Written request => List the features that the thread on the visitor pattern in Kotlin says Kotlin has in common with Java 8.

Are there any tricks or common approaches for implementing the visitor pattern in Kotlin? Anything that might be non-obvious to beginners, but leads to more concise or organized code.

EDIT for clarification: I have an AST with many (~30) types of nodes in it. Currently each class implements its own print() method, which I want to factor out into a separate Printer class. With the visitor pattern in place it'll be cleaner to add other AST-traversal classes, of which there will be several.

  • 1
    Are you asking for someone to write a sample visitor pattern for Kotlin on your behalf? The question is broad, open ended, and likely should be flagged for closing. Dec 29, 2015 at 20:17
  • No, I'm just asking how to idiomatically implement a particular pattern in a language I'm still learning -- that's all.
    – Max
    Dec 29, 2015 at 21:38
  • 1
    Post your best guess at it, and let us help you tune it. Probably you just would pass a lambda to the nodes that would traverse and call back the lambda with the node being visited. Start there, post code, then we can help from there. Dec 29, 2015 at 22:03
  • Ok, I took a general approach to answering your question given I don't know anything about your class hierarchy and which problems come into play. See below. Dec 30, 2015 at 19:37

4 Answers 4


Read this answer for Java 8, everything it says also applies to Kotlin:

The additions made to the Java language do not render every old concept outdated. In fact, the Visitor pattern is very good at supporting adding of new operations.

This holds true for Kotlin. Like Java 8 it has Lambdas, SAM conversions, and interfaces that allow default implementations.

One change is if you are doing class instance type checking, instead of using a large if statement for each instanceof check, use the when expression in Kotlin:

On that same Stackoverflow page in a different answer it talks about Lambdas being used and shows if statement in Java deciding which lambda to call. Instead of their Java sample:

if (animal instanceof Cat) {
    catAction.accept((Cat) animal);
} else if (animal instanceof Dog) {
    dogAction.accept((Dog) animal);
} else if (animal instanceof Fish) {
    fishAction.accept((Fish) animal);
} else if (animal instanceof Bird) {
    birdAction.accept((Bird) animal);
} else {
    throw new AssertionError(animal.getClass());

Use this Kotlin:

when (animal) {
    is Cat -> catAction.accept(animal)
    is Dog -> dogAction.accept(animal)
    is Fish -> fishAction.accept(animal)
    is Bird -> birdAction.accept(animal)
    else -> throw AssertionError(animal.javaClass)

In Kotlin you don't need to cast since a smart cast is automatically made when the compiler sees the is check for the instance type.

Also in Kotlin you can use Sealed Classes to represent your possible options in the hierarchy and then the compiler can determine if you have exhausted all cases meaning you do not need the else in the when statement.

Otherwise what holds true on that page, and other common answers to the same question is good information for Kotlin. I don't think it is as common to see an actual literal visitor pattern as much in Java 8, Scala or Kotlin, but rather some variation using lambdas and/or pattern matching.

Data section =>
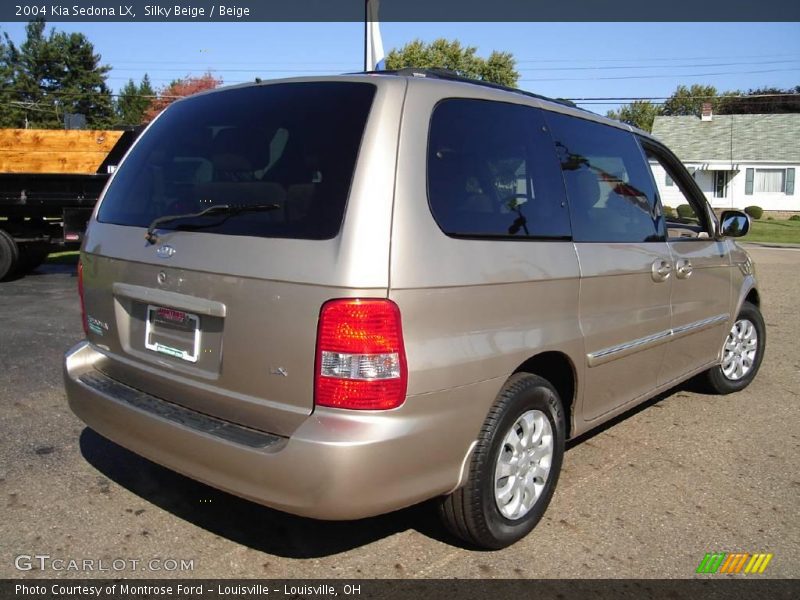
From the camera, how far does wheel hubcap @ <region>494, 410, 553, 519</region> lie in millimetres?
2924

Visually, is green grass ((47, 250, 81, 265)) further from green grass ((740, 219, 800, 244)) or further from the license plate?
green grass ((740, 219, 800, 244))

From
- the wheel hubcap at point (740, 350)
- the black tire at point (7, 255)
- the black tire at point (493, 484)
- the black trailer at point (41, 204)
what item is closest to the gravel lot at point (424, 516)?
the black tire at point (493, 484)

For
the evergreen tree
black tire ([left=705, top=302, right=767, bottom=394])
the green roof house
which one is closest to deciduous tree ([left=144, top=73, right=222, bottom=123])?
the evergreen tree

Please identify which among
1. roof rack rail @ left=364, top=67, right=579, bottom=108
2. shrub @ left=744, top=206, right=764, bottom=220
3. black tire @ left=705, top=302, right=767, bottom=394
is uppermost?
shrub @ left=744, top=206, right=764, bottom=220

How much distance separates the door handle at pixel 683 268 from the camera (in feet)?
13.4

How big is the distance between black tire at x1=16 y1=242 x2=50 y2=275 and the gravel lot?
6821 millimetres

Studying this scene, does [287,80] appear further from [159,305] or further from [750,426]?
[750,426]

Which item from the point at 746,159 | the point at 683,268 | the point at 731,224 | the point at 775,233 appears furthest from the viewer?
the point at 746,159

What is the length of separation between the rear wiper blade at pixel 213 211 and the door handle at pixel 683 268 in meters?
2.60

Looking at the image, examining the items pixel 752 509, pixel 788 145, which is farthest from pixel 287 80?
pixel 788 145

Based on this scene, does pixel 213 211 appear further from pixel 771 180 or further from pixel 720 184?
pixel 720 184

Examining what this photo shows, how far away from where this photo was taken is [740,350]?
5.34 meters

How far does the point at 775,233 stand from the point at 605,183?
1072 inches

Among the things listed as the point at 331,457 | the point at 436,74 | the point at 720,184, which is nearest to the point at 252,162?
the point at 436,74
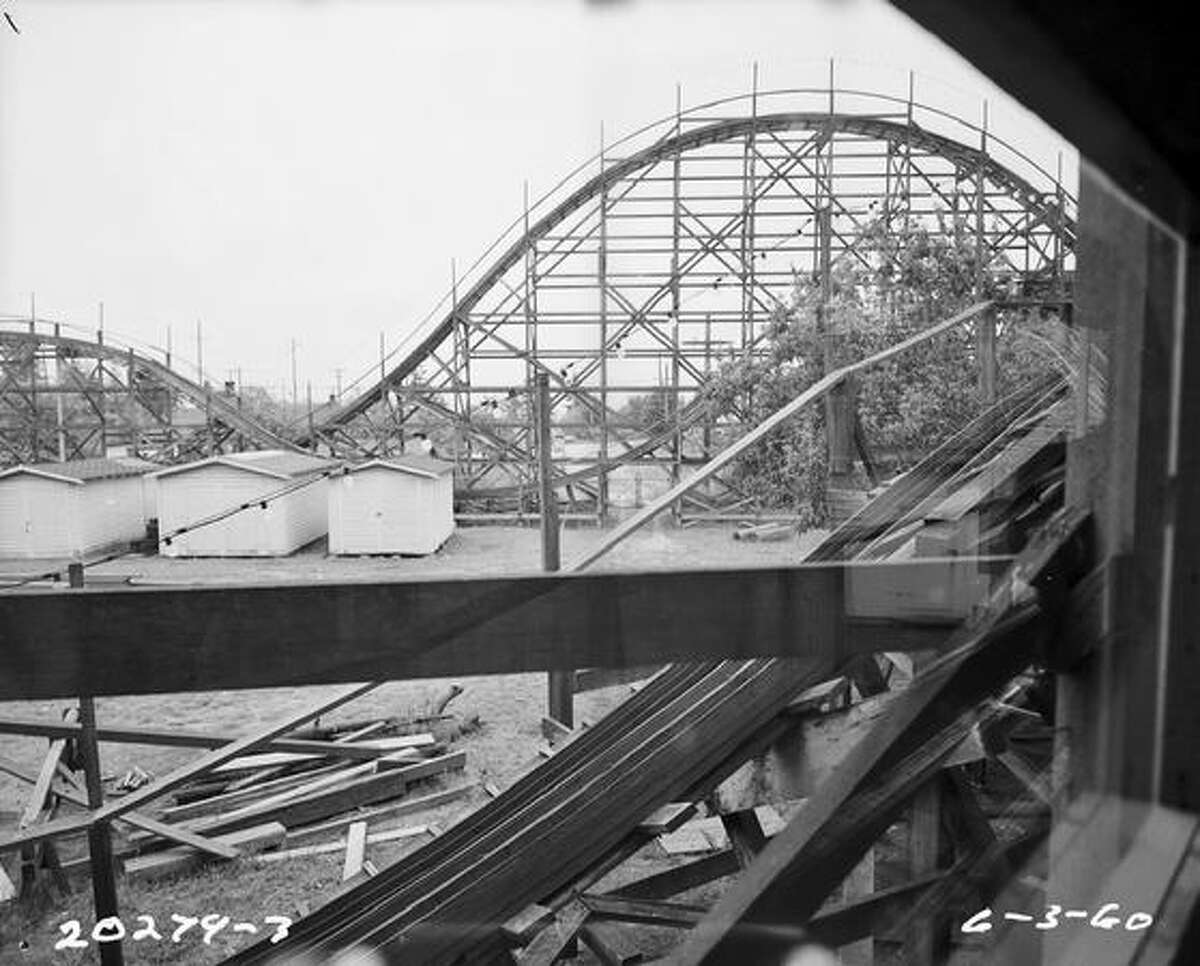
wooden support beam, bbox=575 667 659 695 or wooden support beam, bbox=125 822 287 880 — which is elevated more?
wooden support beam, bbox=575 667 659 695

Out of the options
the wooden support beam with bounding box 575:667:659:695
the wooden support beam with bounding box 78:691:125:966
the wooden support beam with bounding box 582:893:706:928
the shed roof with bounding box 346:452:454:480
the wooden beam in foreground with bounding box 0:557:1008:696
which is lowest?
the wooden support beam with bounding box 582:893:706:928

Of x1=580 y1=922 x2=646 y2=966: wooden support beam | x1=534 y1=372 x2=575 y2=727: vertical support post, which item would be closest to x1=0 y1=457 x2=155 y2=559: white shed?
x1=534 y1=372 x2=575 y2=727: vertical support post

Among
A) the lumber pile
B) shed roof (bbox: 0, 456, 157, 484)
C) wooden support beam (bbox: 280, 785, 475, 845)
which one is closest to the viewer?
shed roof (bbox: 0, 456, 157, 484)

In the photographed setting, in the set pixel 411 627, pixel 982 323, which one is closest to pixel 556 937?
pixel 411 627

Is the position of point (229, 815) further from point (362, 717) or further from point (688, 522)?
point (688, 522)

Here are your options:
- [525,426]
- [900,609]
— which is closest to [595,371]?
[525,426]

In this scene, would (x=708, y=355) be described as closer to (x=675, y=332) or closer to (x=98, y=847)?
(x=675, y=332)

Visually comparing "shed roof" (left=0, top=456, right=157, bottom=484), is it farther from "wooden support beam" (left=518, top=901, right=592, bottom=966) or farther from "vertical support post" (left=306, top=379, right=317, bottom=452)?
"wooden support beam" (left=518, top=901, right=592, bottom=966)

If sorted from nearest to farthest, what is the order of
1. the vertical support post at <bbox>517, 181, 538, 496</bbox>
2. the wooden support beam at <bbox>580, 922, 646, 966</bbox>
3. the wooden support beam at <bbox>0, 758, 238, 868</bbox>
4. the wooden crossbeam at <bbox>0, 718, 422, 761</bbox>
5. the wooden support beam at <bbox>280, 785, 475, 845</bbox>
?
the wooden crossbeam at <bbox>0, 718, 422, 761</bbox>
the vertical support post at <bbox>517, 181, 538, 496</bbox>
the wooden support beam at <bbox>0, 758, 238, 868</bbox>
the wooden support beam at <bbox>580, 922, 646, 966</bbox>
the wooden support beam at <bbox>280, 785, 475, 845</bbox>
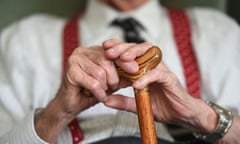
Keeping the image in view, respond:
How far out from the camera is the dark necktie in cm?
99

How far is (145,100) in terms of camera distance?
0.61 metres

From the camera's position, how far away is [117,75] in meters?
0.68

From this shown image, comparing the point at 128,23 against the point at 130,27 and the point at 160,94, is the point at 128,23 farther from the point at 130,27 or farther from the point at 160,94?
the point at 160,94

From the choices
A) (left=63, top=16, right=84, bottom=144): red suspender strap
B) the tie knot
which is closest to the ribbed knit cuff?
(left=63, top=16, right=84, bottom=144): red suspender strap

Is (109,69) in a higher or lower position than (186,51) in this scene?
higher

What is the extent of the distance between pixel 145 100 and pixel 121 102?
0.40 ft

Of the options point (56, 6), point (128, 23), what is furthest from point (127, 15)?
point (56, 6)

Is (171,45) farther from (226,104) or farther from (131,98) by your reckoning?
(131,98)

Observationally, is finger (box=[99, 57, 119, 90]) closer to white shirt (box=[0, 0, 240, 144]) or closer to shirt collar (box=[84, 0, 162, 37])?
white shirt (box=[0, 0, 240, 144])

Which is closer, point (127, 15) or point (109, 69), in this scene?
point (109, 69)

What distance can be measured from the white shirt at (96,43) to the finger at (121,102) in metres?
0.12

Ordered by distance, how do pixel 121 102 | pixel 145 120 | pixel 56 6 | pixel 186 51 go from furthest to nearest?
pixel 56 6 < pixel 186 51 < pixel 121 102 < pixel 145 120

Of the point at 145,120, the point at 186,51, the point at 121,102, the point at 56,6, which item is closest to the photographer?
the point at 145,120

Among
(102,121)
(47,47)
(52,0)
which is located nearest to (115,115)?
(102,121)
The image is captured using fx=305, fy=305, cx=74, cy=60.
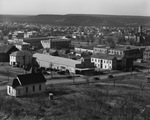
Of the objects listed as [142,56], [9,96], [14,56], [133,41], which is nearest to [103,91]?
[9,96]

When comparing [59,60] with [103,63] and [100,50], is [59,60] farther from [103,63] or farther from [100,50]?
[100,50]

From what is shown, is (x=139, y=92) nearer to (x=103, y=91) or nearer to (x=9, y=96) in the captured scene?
(x=103, y=91)

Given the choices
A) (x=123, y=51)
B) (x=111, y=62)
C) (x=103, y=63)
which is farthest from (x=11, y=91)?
(x=123, y=51)

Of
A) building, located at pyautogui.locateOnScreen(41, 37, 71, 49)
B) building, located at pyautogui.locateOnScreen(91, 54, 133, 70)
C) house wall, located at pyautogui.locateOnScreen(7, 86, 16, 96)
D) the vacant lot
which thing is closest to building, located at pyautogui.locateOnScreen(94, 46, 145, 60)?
building, located at pyautogui.locateOnScreen(91, 54, 133, 70)

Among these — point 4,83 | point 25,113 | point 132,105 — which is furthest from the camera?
point 4,83

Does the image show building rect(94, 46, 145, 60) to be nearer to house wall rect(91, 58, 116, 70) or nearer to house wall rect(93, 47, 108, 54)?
house wall rect(93, 47, 108, 54)

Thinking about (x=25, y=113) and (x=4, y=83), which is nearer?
(x=25, y=113)
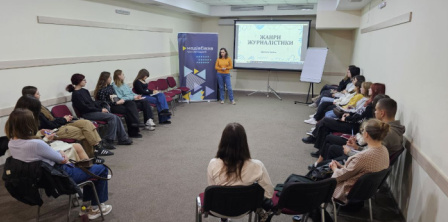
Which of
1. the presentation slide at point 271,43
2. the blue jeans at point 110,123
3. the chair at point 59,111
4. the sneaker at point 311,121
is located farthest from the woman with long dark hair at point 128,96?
the presentation slide at point 271,43

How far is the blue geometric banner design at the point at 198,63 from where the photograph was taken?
752 cm

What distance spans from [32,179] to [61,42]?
2.87 m

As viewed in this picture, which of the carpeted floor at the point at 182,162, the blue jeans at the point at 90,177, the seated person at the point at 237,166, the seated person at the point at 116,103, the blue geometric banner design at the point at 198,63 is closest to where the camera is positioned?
the seated person at the point at 237,166

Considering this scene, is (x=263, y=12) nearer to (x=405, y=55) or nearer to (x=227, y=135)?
(x=405, y=55)

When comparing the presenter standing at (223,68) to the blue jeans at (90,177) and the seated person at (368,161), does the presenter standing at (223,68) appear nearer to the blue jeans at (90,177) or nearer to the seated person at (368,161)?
the blue jeans at (90,177)

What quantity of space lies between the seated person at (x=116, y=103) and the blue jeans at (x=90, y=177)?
230 cm

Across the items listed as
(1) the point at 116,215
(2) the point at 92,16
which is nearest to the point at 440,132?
(1) the point at 116,215

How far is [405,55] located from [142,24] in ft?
17.0

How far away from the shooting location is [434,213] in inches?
82.7

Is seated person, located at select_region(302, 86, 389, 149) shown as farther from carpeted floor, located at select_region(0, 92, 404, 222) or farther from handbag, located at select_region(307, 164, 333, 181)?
handbag, located at select_region(307, 164, 333, 181)

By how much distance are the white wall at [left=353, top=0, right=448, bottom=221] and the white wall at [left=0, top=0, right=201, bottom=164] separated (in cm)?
455

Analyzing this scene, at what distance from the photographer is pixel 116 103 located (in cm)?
Answer: 488

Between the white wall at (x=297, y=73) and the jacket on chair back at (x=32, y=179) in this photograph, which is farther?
the white wall at (x=297, y=73)

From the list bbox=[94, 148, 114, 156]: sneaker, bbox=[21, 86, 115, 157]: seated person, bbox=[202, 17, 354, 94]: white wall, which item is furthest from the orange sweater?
bbox=[21, 86, 115, 157]: seated person
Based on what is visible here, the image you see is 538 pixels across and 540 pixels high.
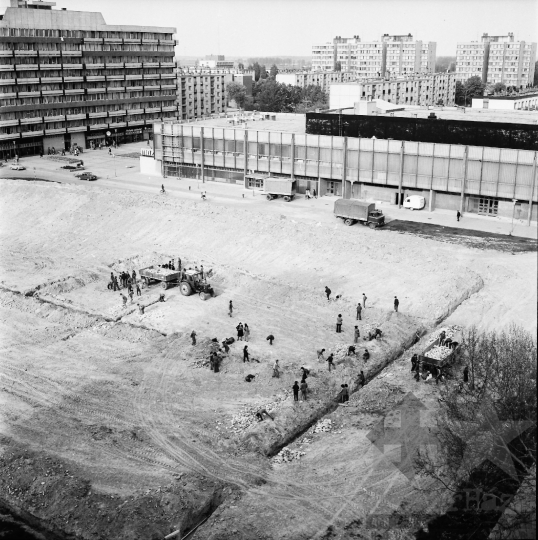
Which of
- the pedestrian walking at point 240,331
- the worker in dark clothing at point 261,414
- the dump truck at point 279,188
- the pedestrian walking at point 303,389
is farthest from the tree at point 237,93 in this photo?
the worker in dark clothing at point 261,414

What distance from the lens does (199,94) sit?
152 metres

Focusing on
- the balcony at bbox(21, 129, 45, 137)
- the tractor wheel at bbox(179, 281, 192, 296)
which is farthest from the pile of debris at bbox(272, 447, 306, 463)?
the balcony at bbox(21, 129, 45, 137)

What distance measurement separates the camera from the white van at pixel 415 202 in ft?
200

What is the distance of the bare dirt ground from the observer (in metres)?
26.0

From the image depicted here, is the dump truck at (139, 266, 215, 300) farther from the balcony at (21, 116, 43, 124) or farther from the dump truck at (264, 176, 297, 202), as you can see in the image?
the balcony at (21, 116, 43, 124)

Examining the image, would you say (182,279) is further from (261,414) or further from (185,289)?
(261,414)

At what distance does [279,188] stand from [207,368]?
32678mm

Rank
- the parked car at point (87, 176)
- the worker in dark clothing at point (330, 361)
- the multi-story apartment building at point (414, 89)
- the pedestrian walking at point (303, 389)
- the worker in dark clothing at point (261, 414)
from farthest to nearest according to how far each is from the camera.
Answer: the multi-story apartment building at point (414, 89) → the parked car at point (87, 176) → the worker in dark clothing at point (330, 361) → the pedestrian walking at point (303, 389) → the worker in dark clothing at point (261, 414)

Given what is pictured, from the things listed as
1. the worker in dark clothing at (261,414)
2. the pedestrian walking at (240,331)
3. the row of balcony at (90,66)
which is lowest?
the worker in dark clothing at (261,414)

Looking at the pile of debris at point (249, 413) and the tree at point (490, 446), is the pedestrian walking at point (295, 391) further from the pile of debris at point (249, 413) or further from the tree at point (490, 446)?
the tree at point (490, 446)

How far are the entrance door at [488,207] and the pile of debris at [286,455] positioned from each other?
113 feet

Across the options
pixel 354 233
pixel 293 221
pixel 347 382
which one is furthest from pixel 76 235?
pixel 347 382

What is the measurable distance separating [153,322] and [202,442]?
48.1 feet

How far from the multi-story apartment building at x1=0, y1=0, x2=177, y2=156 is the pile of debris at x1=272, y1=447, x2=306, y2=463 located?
80928 millimetres
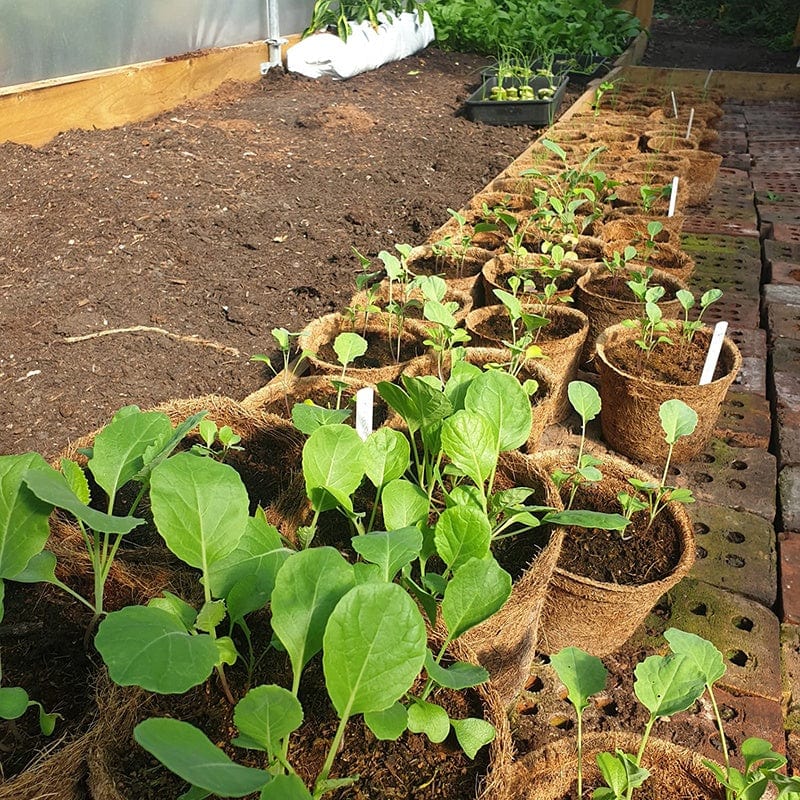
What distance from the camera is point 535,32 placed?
673 centimetres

Problem solution =>
- Lambdas
- SAM conversions
- Interfaces that allow default implementations